→ **Entries**
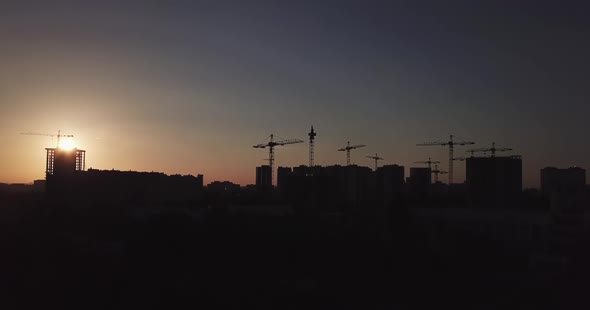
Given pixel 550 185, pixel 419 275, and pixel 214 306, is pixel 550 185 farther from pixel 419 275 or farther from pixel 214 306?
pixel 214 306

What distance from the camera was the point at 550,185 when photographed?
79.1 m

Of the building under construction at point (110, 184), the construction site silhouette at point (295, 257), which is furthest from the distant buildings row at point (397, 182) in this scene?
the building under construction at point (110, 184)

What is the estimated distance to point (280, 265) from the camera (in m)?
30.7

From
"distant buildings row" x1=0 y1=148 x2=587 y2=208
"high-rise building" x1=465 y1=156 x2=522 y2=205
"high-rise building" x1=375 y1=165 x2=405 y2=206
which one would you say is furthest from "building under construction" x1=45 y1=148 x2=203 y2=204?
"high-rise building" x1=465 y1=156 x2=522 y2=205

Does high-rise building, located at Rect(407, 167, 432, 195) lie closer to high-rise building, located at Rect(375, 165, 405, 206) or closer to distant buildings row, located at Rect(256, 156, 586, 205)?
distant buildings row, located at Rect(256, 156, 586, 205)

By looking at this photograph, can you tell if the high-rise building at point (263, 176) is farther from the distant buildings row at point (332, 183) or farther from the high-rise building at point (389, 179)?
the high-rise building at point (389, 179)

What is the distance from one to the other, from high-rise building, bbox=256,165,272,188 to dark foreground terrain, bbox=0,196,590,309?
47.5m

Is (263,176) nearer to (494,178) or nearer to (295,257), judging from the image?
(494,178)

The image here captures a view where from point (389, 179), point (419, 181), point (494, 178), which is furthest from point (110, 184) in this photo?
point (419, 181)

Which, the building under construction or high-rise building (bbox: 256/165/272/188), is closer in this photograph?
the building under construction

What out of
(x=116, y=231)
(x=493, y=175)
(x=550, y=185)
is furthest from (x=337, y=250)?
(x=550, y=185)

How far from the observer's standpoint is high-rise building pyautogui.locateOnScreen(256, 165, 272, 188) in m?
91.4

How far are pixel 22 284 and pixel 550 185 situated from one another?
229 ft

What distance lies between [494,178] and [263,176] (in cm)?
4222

→ **Aim**
Retype every line of the data above word for word, keeping the same order and punctuation, and omit the pictures from your answer.

→ **Exercise answer**
Given pixel 550 185, pixel 419 275, and pixel 214 306, is pixel 550 185 farther from pixel 419 275 or farther from pixel 214 306?
pixel 214 306

What distance from the camera was the point at 550,185 when photographed?
79.1 m

Of the building under construction at point (110, 184), the construction site silhouette at point (295, 257), which is furthest from the distant buildings row at point (397, 182) in this scene?
the building under construction at point (110, 184)

What is the estimated distance to point (280, 265) from the camera (in m)?
30.7

From
"distant buildings row" x1=0 y1=148 x2=587 y2=208
"high-rise building" x1=465 y1=156 x2=522 y2=205
"high-rise building" x1=375 y1=165 x2=405 y2=206
which one would you say is furthest from "building under construction" x1=45 y1=148 x2=203 y2=204?
"high-rise building" x1=465 y1=156 x2=522 y2=205

Does high-rise building, located at Rect(407, 167, 432, 195) lie closer to high-rise building, located at Rect(375, 165, 405, 206) or closer to distant buildings row, located at Rect(256, 156, 586, 205)?
distant buildings row, located at Rect(256, 156, 586, 205)

By looking at this photograph, can you tell if the high-rise building at point (263, 176) is farther from the distant buildings row at point (332, 183) or farther from the high-rise building at point (389, 179)?
the high-rise building at point (389, 179)

What is the distance from one to the other, from high-rise building, bbox=256,165,272,188 to dark foreground terrain, bbox=0,196,590,309?
47.5m

Is (263,176) nearer to (494,178) or nearer to (295,257), judging from the image?
(494,178)

The image here captures a view where from point (389, 179), point (419, 181), point (494, 178), which is furthest from point (110, 184) in this photo?
point (419, 181)

Which, the building under construction or high-rise building (bbox: 256/165/272/188), is closer in this photograph?
the building under construction

What out of
(x=116, y=231)
(x=493, y=175)
(x=550, y=185)
is furthest from (x=337, y=250)?
(x=550, y=185)

How far from the observer's standpoint is high-rise building pyautogui.locateOnScreen(256, 165, 272, 188) in m?
91.4

How far are pixel 22 284 and pixel 550 185 situated from one another?
229 ft

What distance lies between [494,178] and [263,176] (in cm)?
4222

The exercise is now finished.